If all hell breaks loose on the U.S. power grid — a terrorist blows up a key natural gas pipeline, say, in the midst of a frigid winter — how will Americans keep the lights on?

The answer is coal, according to a growing collection of the industry’s leaders and lobbyists. Their pitch conveys an image of a nation plunged into darkness as solar farms, wind turbines and plants fueled by gas fail to make up for the loss of coal-fired generation. Though it’s a view at least partly supported by a Department of Energy study released late Wednesday, the reality isn’t so dire.

Coal companies’ pleas for protection come as President Donald Trump vows to make good on campaign promises to support an industry hit by low-cost renewable energy and abundant gas from shale reservoirs. Energy Secretary Rick Perry called in April for his department to investigate whether rising supplies of wind and solar energy are threatening the grid’s reliability. The resulting report recommends less-stringent environmental rules for coal plants, changes in electricity trading and easier permitting for coal, nuclear and hydropower.

Coal plants “play an important role,” said David Sandalow, inaugural fellow at Columbia University’s Center on Global Energy Policy and a former Energy Department official. “But it would be costly in many ways to get locked into old notions of operating the grid when new technologies are out there.”

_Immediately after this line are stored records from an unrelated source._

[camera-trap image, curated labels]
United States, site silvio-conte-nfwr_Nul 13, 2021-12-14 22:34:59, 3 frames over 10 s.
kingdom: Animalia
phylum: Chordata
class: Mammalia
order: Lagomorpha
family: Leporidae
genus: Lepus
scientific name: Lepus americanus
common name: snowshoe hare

Grid operators have already been coping with a decline in power from coal-fired plants — most of which are designed to operate around the clock to meet electricity demand — without any major mishaps. Since 2005, 14 percent of America’s coal-burning capacity has closed, and 5 percent of the remaining 294 gigawatts is scheduled to shut, according to Bloomberg New Energy Finance. In May, coal generated just 29 percent of America’s electricity, about half the share it had when George W. Bush was president.